═════ PASSAGE PROVIDED ═════
A machine just closed nine mathematical problems that had been left open, in some cases, for decades. Google DeepMind's AlphaProof Nexus, an AI system that fuses large language models with the Lean formal proof assistant, autonomously solved 9 out of 353 open Erdős problems and proved 44 out of 492 open conjectures from the Online Encyclopedia of Integer Sequences. The cost per problem: a few hundred dollars.
The results, documented in an arXiv preprint published May 21, mark a meaningful escalation in what AI systems can do with mathematical research. Paul Erdős was one of the twentieth century's most prolific mathematicians, posing hundreds of unsolved conjectures across combinatorics, number theory, and graph theory. His problems have become a kind of de facto benchmark for certain corners of discrete mathematics. The website erdosproblems.com, maintained by mathematician Thomas Bloom since 2023, catalogs 1,179 of them. About 41 percent have been classified as solved.
How the System Works
AlphaProof Nexus addresses a persistent flaw in AI reasoning: hallucination. Language models can generate plausible-sounding proofs that are, mathematically, gibberish. Nexus sidesteps this by pairing generative capability with formal verification. The AI proposes a proof, then a separate system built on the Lean proof assistant checks every logical step. If the proof fails, it's rejected. If it passes, it's guaranteed correct.
This dual approach runs in what DeepMind calls "agentic loops." The system iterates, refines, and resubmits proofs until Lean accepts them or the agent concludes the problem is beyond its current capability. Problems tackled include variants #125, #138, #741, and #12 from the Erdős catalog, with proofs shared publicly via GitHub and discussed on erdosproblems.com forums.
From Olympiad to Open Research
AlphaProof Nexus is an evolution of the original AlphaProof, which made headlines in 2024 when it achieved silver-medal performance at the International Mathematical Olympiad. That system solved four out of six IMO problems, earning 28 out of 42 possible points. One of those was problem six, the competition's most difficult, solved that year by only five of 609 human contestants.
═════ DATA EXCERPTS ═════
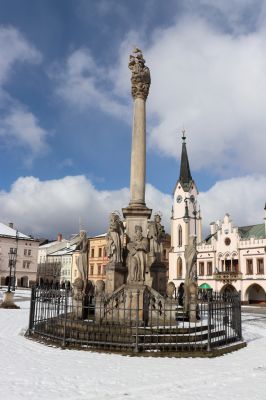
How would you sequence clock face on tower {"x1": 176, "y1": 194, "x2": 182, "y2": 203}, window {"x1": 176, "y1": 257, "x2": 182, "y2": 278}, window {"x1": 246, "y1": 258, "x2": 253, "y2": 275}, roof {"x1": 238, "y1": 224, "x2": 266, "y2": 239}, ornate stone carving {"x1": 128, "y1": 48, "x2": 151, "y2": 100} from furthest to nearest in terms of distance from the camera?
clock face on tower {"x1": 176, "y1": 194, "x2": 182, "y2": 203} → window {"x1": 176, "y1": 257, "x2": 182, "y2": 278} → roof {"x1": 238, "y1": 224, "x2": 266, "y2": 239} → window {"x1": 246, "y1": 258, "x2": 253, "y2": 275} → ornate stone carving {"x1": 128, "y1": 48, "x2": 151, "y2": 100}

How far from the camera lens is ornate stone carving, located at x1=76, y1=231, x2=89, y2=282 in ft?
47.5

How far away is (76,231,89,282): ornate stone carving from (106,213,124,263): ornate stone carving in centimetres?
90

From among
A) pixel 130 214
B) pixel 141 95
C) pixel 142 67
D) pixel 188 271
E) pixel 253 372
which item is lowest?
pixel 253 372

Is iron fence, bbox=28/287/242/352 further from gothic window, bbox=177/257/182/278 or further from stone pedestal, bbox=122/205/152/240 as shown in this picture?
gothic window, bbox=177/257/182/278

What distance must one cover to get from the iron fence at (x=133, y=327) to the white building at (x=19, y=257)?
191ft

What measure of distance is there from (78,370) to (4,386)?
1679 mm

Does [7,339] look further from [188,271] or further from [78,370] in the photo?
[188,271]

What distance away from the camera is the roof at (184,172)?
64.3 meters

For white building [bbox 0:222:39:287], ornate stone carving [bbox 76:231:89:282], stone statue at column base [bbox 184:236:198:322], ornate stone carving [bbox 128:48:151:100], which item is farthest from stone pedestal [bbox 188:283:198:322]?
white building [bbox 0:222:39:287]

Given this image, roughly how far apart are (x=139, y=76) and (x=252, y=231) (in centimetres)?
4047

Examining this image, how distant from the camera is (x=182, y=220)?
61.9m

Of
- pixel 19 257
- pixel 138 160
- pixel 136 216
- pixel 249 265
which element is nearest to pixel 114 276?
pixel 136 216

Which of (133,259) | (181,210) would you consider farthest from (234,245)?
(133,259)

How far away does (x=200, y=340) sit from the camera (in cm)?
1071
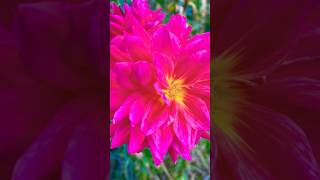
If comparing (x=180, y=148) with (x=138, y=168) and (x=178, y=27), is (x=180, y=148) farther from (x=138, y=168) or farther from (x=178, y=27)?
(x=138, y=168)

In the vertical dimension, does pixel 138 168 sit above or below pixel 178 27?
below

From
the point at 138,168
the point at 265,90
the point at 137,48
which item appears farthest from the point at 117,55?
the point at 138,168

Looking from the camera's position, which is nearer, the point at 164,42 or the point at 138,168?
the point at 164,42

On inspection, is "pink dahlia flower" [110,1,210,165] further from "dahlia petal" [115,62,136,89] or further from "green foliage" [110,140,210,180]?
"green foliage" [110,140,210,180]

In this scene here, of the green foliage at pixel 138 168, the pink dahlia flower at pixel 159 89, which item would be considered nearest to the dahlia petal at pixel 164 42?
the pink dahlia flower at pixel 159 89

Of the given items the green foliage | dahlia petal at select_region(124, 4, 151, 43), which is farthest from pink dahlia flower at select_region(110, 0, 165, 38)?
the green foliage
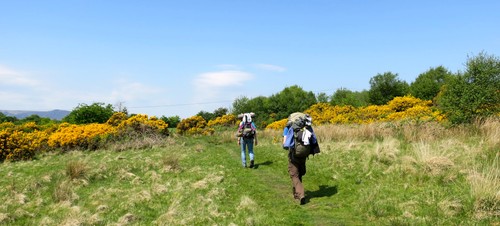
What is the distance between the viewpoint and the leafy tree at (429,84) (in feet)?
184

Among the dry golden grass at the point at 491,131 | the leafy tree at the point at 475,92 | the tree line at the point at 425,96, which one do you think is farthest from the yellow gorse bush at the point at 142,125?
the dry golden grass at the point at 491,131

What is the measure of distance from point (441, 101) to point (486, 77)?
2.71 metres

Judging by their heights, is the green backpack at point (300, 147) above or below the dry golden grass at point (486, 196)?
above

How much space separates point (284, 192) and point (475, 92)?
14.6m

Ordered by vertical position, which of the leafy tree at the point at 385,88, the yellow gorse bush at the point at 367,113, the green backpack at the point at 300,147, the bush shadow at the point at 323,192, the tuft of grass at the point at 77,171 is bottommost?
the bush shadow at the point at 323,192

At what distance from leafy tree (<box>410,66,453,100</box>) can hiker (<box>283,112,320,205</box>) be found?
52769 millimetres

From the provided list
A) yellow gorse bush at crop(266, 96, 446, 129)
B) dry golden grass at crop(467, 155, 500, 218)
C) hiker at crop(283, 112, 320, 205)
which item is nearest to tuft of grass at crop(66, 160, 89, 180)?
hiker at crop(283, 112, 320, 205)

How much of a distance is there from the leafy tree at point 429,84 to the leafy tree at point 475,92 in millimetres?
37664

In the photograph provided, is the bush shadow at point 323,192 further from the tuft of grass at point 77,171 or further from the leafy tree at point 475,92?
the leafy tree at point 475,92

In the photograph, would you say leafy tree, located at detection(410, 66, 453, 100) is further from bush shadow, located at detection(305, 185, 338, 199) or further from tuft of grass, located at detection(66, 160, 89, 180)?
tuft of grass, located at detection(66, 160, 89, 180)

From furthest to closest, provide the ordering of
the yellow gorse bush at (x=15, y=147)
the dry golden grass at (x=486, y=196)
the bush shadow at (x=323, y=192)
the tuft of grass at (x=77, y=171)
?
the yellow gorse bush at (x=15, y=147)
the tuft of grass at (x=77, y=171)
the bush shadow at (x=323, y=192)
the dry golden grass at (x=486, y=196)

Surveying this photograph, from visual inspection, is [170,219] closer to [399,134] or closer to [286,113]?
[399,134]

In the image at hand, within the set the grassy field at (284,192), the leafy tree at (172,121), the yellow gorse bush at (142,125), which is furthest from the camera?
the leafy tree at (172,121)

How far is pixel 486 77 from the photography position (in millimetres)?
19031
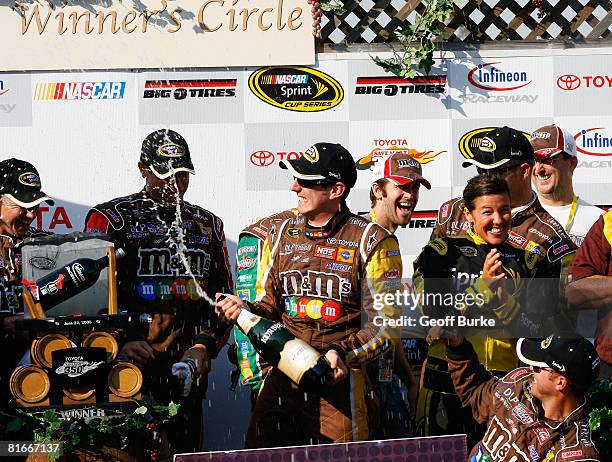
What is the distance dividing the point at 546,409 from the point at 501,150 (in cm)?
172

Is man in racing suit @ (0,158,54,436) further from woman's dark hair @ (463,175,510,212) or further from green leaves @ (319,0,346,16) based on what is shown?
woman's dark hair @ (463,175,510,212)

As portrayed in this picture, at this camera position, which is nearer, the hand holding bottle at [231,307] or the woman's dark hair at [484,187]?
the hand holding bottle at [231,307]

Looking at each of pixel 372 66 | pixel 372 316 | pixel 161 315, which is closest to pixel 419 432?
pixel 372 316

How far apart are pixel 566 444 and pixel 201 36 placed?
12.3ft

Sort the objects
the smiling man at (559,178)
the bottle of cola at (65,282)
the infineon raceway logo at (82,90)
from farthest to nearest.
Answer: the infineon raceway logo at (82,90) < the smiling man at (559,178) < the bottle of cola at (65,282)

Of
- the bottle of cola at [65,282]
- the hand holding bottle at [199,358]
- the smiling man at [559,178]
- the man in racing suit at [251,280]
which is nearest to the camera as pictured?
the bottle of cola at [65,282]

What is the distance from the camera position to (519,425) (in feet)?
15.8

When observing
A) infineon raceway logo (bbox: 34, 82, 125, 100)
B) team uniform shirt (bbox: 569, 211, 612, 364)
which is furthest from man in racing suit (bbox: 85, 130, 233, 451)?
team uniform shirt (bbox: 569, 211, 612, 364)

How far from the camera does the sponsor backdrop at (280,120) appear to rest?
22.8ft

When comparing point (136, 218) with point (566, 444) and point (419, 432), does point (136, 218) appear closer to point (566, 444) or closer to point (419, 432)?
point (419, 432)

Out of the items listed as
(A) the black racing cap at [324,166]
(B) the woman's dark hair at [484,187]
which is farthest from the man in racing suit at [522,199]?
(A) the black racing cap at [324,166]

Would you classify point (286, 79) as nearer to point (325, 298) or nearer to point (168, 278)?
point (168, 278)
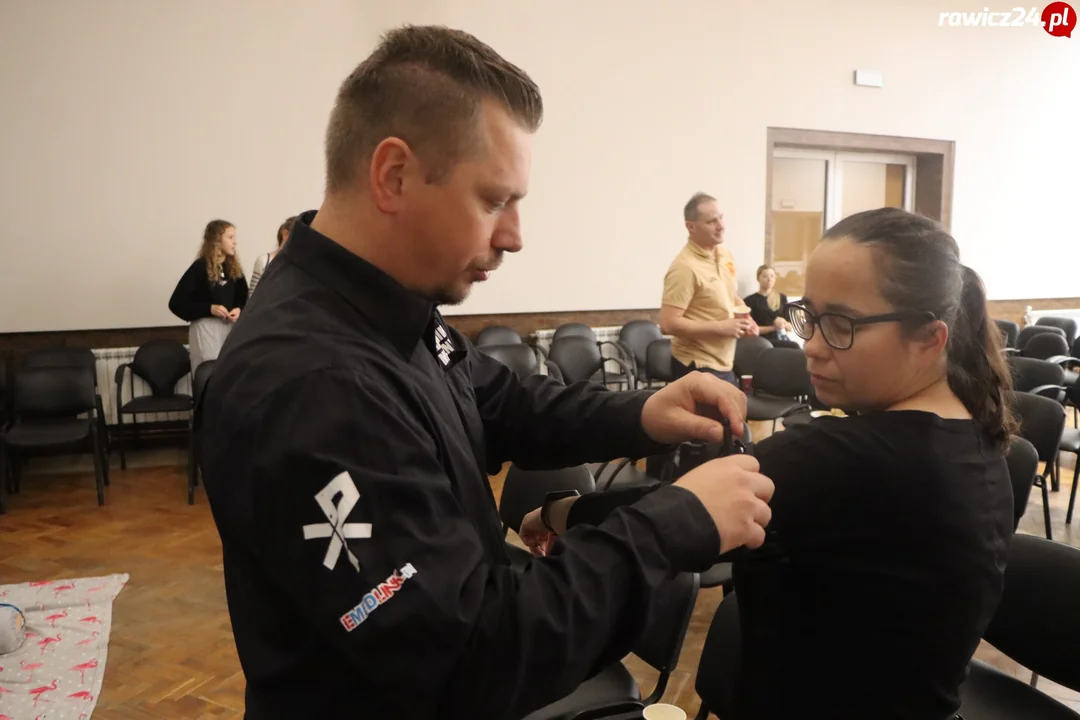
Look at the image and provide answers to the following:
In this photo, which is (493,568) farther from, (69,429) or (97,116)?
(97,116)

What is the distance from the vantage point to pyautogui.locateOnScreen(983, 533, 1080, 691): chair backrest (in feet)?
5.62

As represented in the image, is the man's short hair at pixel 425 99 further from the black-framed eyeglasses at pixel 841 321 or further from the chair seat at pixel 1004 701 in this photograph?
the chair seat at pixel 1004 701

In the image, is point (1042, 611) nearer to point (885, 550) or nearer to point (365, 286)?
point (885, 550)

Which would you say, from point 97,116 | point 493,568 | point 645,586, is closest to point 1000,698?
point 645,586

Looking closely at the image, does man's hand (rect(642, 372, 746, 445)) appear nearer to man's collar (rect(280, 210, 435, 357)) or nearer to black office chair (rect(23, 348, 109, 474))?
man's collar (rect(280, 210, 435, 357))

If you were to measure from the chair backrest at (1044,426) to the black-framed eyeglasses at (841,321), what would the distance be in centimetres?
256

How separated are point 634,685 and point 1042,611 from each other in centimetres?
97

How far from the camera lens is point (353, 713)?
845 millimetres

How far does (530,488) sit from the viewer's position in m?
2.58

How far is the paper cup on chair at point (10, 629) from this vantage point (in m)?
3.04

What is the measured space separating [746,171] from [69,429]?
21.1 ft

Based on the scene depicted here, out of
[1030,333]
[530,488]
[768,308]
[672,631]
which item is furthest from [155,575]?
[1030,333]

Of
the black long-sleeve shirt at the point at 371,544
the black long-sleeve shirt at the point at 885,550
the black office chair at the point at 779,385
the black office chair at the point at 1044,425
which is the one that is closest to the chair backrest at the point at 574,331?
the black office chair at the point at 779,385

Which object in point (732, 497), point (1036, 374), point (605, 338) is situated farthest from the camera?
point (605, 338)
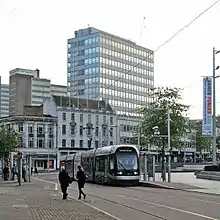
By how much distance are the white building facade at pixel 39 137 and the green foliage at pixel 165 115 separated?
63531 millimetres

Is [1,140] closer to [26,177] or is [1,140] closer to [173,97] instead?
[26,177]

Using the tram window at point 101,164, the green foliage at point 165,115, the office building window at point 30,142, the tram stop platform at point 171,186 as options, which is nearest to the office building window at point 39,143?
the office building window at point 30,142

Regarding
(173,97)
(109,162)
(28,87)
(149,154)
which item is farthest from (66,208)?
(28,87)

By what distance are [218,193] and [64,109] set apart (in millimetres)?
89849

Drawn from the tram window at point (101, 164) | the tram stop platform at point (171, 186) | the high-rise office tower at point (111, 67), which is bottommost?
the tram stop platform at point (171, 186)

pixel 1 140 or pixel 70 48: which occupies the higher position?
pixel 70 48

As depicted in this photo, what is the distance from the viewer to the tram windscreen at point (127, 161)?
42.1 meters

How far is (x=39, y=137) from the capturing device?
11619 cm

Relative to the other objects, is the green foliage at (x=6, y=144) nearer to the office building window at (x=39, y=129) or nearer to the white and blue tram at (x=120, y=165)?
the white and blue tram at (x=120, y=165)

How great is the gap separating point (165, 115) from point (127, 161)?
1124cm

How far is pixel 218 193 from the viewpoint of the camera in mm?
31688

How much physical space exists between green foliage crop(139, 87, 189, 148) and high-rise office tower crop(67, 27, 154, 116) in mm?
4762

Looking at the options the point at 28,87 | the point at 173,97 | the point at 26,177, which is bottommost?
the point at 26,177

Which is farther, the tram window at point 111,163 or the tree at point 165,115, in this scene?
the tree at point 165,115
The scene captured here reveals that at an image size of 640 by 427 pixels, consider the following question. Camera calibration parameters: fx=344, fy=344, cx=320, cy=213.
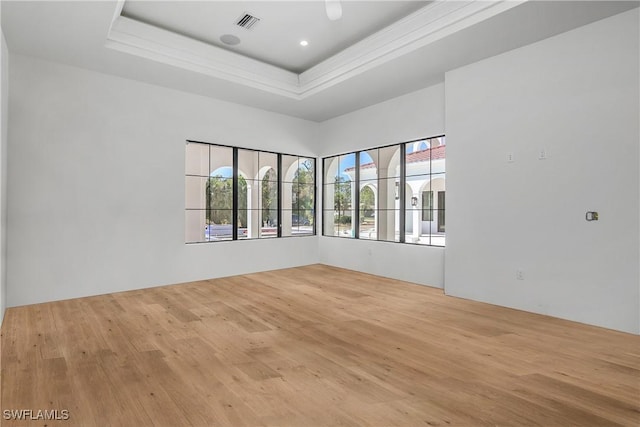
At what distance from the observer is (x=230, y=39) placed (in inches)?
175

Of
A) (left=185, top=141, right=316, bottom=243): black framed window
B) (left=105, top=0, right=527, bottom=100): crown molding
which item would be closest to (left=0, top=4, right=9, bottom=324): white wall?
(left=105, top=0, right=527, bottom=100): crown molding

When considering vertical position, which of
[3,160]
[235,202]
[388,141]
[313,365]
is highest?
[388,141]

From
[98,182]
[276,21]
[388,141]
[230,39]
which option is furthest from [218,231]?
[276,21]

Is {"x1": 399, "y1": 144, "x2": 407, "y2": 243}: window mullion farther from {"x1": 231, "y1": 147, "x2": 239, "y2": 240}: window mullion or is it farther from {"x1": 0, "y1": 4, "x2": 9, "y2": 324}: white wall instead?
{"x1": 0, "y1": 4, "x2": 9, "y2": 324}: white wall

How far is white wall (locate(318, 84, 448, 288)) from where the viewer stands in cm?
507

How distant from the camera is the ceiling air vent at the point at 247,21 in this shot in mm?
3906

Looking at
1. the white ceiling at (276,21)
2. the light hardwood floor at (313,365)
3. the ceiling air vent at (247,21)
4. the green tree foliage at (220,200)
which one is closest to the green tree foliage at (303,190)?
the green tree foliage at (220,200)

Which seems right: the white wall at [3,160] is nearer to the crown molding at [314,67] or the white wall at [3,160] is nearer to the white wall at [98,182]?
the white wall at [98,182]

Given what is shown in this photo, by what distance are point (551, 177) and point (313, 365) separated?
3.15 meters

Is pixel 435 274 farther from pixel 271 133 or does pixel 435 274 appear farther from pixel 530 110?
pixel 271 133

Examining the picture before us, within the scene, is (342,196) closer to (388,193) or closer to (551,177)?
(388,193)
═════
● WHAT YOU WILL DO:
A. In the AlphaProof Nexus article, how many points did the original AlphaProof earn at the 2024 International Mathematical Olympiad?
B. Decide whether each statement agrees with the AlphaProof Nexus article, giving yes or no and quoting the deciding words: (i) The erdosproblems.com catalog has been maintained by Thomas Bloom since 2023. (ii) AlphaProof Nexus proved every open conjecture it attempted from the Online Encyclopedia of Integer Sequences. (iii) Only five of 609 human contestants solved problem six at that year's Olympiad.
C. Carry on the AlphaProof Nexus article from its last sentence.

● PER-TASK ANSWERS:
A. 28 out of 42 possible points.

B.
(i) Yes: "maintained by mathematician Thomas Bloom since 2023"
(ii) No: "proved 44 out of 492 open conjectures from the Online Encyclopedia of Integer Sequences"
(iii) Yes: "solved that year by only five of 609 human contestants"

C.
The jump from Olympiad to research-level mathematics is significant. Competition problems are designed to be solvable within hours by talented students. Open research problems carry no such guarantee. Many have persisted for decades precisely because no one has found an approach that works. A basic agent variant of Nexus also solved nine Erdős problems but at higher computational cost, suggesting the full architecture is more efficient, not necessarily more capable in raw terms.
Context and Caveats
There's recent history worth noting. In October 2025, OpenAI executives claimed GPT-5 had solved ten Erdős problems. Bloom clarified what actually happened: the model conducted literature searches and surfaced existing published solutions that he personally hadn't cataloged. The problems were "open" only in the sense that the database hadn't recorded the prior work. The solutions weren't novel. The resulting criticism from mathematicians, including Meta's Yann LeCun and DeepMind's Demis Hassabis, was pointed.
The AlphaProof Nexus results appear to be different. The formal verification pipeline means the proofs can be independently checked, and the GitHub release includes both formal Lean code and natural-language interpretations. Still, the mathematical community has learned to be cautious. Earlier this year, DeepMind's own Aletheia agent initially claimed nine novel autonomous solutions to Erdős problems, a number that shrank to four after external review revealed issues of "disentangling literature rather than issues of mathematical correctness." Future efforts, the researchers noted, will need to be cautious in this regard.
What It Means
Nine problems out of 353 open ones is roughly 2.5 percent. That's not a revolution. But the economics are striking. For a few hundred dollars per problem, an AI system can now attempt research mathematics at a level that, until recently, was exclusively human. The implications extend beyond pure math. Formal verification has applications in cryptography, smart contract auditing, and protocol design. DeepMind has built the system for mathematical research, with anticipated uses in combinatorics, algebraic geometry, and optimization. But the underlying technique, AI-driven formal verification, touches fields where correctness is non-negotiable.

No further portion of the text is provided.